Great list! I’ll definitely run your benchmark against Doctly.ai (our PDF-to-Mar...

themanmaran · 2025-03-14T22:26:23 1741991183

Hey I wrote the Omni benchmark. I think you might be misreading the methodology on our side. Order on page does not matter in our accuracy scoring. In fact we are only scoring on JSON extraction as a measurement of accuracy. Which is order independent.

We chose this method for all the same reasons you highlight. Text similarity based measurements are very subject to bias, and don't correlate super well with accuracy. I covered the same concepts in the "The case against text-similarity"[1] section of our writeup.

[1] https://getomni.ai/ocr-benchmark

kapitalx · 2025-03-14T23:38:53 1741995533

I'll dig deeper into your code, but scanning your post does look like your are addressing this.

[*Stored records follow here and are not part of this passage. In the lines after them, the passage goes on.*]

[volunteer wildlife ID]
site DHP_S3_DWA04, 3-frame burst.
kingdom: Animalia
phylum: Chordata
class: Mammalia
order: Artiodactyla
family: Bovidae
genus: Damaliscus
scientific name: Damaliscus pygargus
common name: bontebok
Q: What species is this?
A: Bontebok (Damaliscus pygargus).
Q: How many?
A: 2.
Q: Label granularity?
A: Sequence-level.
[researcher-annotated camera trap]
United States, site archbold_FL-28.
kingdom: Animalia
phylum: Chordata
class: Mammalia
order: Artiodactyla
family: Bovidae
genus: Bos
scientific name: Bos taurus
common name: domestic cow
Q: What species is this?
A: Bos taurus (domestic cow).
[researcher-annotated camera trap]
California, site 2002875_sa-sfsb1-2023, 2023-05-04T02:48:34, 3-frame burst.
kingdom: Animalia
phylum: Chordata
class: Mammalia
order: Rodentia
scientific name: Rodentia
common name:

That's great.

If I do find anything, I'll share with you for comments before I publish the post.

prats226 · 2025-03-14T22:09:15 1741990155

Bias wrt ordering is a great point. What we consider structured information in this benchmark is irrespective of how its presentation (Order, format etc), it should be directly comparable. So the benchmark does that it into account.

Example is if you are only converting lets say an invoice into markdown, you can introduce bias wrt ordering etc. But if the task is to find out invoice number, total amount, number of line items with headers like price, amount, description, in that case you can compare two outputs without a lot of bias. Eg even if columns are interchanged, you will still get the same metric.

kapitalx · 2025-03-14T22:18:38 1741990718

Exactly. You still have to be explicit in order to remove bias. Either by sorting the keys, or looking up specific keys. For arrays, I would say order still matters. For example when you capture a list of invoice items, you should maintain order.